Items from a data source
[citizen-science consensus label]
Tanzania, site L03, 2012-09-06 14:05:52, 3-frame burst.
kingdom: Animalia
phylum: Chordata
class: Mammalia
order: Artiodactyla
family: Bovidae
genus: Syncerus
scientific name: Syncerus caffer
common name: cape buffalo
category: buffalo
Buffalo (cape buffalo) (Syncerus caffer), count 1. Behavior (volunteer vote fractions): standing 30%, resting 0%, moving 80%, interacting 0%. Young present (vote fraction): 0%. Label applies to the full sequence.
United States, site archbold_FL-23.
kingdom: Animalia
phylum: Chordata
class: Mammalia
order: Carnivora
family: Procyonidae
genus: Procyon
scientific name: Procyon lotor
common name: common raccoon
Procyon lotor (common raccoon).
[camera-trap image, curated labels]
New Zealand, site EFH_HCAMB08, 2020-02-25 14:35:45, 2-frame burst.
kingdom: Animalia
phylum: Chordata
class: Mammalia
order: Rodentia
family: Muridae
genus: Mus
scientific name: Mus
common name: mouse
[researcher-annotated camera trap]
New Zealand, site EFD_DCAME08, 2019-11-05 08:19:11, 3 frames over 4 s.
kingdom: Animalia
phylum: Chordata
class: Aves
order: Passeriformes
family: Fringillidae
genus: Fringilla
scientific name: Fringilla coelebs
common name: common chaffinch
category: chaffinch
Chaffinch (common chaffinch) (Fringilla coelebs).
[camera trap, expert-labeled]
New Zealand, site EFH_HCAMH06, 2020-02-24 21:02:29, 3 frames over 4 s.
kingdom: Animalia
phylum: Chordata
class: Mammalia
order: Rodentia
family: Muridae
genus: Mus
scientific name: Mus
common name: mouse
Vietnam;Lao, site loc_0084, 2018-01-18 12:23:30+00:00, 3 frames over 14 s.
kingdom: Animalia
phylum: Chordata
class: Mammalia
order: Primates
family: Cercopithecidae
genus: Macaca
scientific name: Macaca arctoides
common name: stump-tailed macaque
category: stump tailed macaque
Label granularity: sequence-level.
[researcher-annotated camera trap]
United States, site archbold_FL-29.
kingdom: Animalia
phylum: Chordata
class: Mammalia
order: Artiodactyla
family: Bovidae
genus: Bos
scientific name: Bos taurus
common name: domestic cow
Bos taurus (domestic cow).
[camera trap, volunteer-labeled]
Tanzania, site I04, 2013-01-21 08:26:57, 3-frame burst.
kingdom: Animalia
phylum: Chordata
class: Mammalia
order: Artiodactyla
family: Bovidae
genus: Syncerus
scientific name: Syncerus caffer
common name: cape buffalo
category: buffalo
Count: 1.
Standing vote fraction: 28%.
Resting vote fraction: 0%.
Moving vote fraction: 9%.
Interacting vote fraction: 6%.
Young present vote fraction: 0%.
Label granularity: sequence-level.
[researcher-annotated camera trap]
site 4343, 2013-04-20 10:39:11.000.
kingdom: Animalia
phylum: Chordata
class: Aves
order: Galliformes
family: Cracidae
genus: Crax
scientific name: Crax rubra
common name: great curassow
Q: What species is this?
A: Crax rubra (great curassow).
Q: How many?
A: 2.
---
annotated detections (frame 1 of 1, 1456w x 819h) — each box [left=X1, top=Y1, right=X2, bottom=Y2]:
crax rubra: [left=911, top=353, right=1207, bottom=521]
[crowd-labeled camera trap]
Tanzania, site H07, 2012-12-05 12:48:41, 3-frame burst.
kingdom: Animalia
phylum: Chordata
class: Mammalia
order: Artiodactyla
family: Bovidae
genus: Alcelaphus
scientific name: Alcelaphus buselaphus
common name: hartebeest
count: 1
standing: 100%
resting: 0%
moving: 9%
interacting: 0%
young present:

:: Assignment ::
Some of the data mentions "labeled". Copy every line where it does.

:: Answer to the problem ::
[camera trap, expert-labeled]
[camera trap, volunteer-labeled]
[crowd-labeled camera trap]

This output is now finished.